A surprising and unexpected bipartisan plan to increase gas and diesel taxes by 12 cents each emerged June 18 from Sens. Bob Corker (R-Tenn.) and Chris Murphy (D-Conn.). Taxes would increase six cents a gallon annually for two years.
"The Murphy-Corker plan would raise the gas tax by 12 cents over the next two years, raising $164 billion over the next decade and covering the shortfalls in the Highway Trust Fund," writes Alexander Bolton about the plan that would also index the taxes to the consumer price index to keep pace with inflation.
In the words of Streetsblog's Tanya Snyder, this one "might actually have a chance."

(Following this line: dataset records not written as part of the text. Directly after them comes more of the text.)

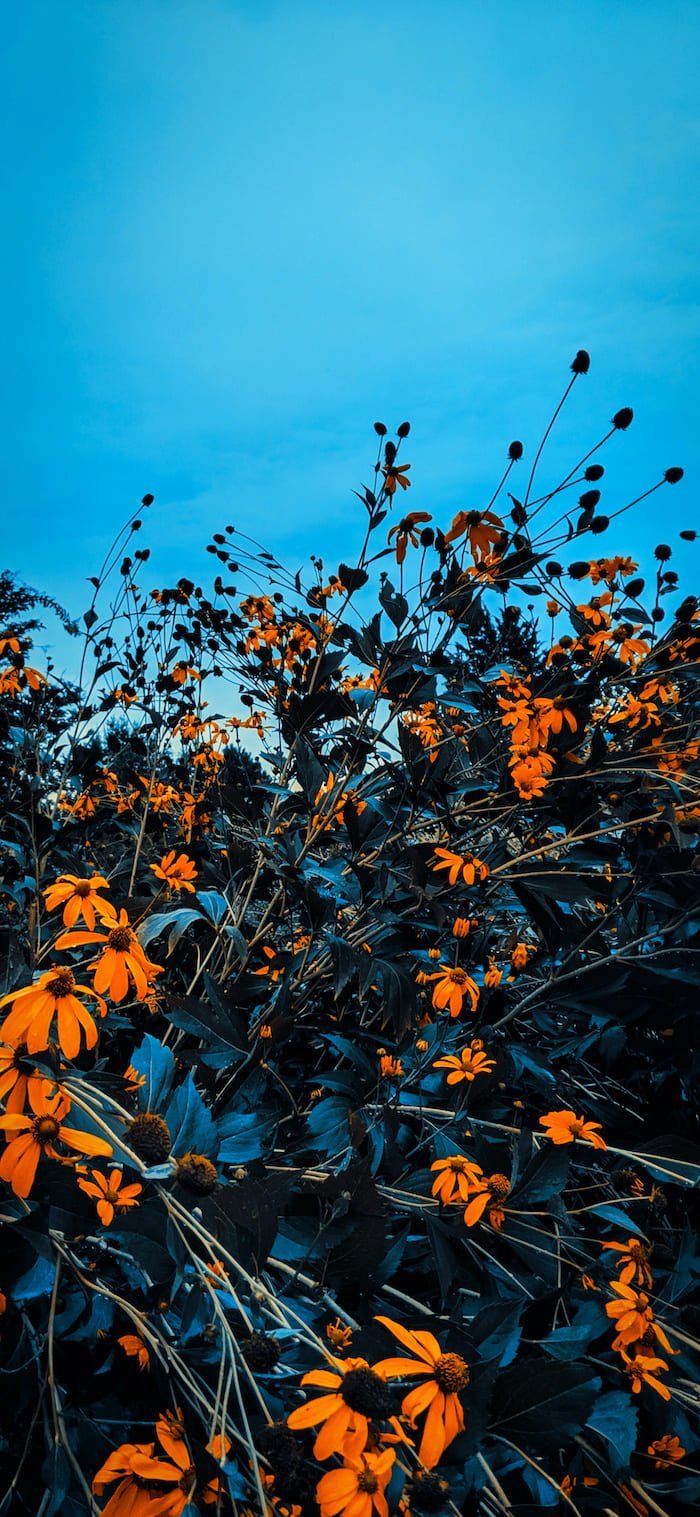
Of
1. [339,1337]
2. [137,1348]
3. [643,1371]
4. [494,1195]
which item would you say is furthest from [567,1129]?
[137,1348]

The tax increase is offset with $189 billion in tax relief proposals over the next decade, though that did not dissuade the American for Tax Reform and other conservative organizations from not opposing their plan, which may prove to be a considerable challenge for senators who took a pledge to oppose any tax increase legislation.

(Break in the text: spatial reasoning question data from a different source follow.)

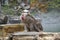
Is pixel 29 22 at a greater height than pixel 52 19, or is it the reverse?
pixel 29 22

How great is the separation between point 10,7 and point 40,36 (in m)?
8.97

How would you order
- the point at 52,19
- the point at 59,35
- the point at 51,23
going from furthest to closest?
the point at 52,19 → the point at 51,23 → the point at 59,35

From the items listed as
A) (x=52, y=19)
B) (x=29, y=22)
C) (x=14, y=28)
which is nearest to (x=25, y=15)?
(x=29, y=22)

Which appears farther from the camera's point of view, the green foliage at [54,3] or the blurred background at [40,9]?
the green foliage at [54,3]

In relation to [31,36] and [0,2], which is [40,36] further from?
[0,2]

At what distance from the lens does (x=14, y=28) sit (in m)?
4.77

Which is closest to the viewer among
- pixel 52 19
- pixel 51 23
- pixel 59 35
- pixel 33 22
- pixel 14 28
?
pixel 59 35

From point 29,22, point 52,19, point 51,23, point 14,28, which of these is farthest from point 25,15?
point 52,19

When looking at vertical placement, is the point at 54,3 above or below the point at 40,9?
above

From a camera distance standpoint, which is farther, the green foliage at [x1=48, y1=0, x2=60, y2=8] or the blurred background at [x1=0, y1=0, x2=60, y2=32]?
the green foliage at [x1=48, y1=0, x2=60, y2=8]

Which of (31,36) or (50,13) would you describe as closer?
(31,36)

However, senators who want to ensure that the states they represent have healthy transportation budgets might be influenced by Corker's press release: "Tennessee Could See 50 Percent Reduction in State’s Transportation Budget in 2015 if No Solution is Reached".
While a major tolling advocate was disappointed that the Corker-Murphy proposal didn't allow for interstate tolling as does Obama's Grow America Act, they praised the plan nonetheless, calling it “gutsy” but warning that "increasing the gas tax and indexing it to inflation would still not permanently solve the problems with transportation funding in the U.S.," writes The Hill's Keith Laing.

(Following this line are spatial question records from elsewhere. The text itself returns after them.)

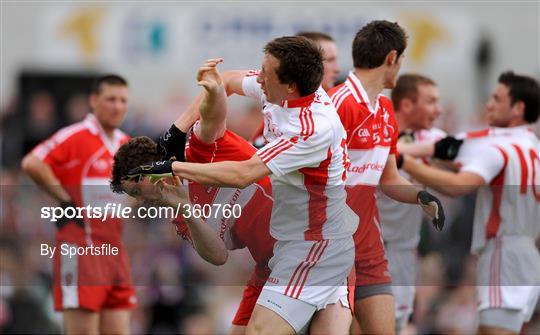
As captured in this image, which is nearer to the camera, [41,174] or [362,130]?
[362,130]

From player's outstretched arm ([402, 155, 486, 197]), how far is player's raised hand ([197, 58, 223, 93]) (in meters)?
2.18

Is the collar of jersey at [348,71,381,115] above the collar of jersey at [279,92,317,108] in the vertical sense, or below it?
below

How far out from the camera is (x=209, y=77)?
683cm

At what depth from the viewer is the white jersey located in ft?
30.3

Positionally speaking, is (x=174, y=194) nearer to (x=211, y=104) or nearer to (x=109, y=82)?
(x=211, y=104)

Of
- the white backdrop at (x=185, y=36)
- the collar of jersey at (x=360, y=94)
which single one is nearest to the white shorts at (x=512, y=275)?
the collar of jersey at (x=360, y=94)

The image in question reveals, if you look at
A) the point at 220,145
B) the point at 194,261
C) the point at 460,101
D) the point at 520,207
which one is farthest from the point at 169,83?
the point at 220,145

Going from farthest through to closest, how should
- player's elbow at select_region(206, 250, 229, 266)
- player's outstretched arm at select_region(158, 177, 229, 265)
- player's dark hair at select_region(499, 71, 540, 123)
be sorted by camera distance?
player's dark hair at select_region(499, 71, 540, 123) < player's elbow at select_region(206, 250, 229, 266) < player's outstretched arm at select_region(158, 177, 229, 265)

How does the Corker-Murphy plan compare with other revenue-producing proposals? Snyder writes that it "has far more potential than anything else that’s been offered."
President Obama’s corporate tax scheme was dead on arrival, even though it had support from the Republican chair of the Ways and Means Committee, Dave Camp. Rep. Peter DeFazio’s idea of a per-barrel oil fee and Sen. Barbara Boxer’s idea for a wholesale oil tax don’t have Republican support. Neither does Rep. Earl Blumenauer’s 15-cent gas tax hike, which was the most logical proposal on the table, until now.
Bolton captured Corker's summation of the House Republican proposal based on funneling savings from the Postal Service: “Only in Washington would you take money from insolvent enterprise to fund another insolvent enterprise.”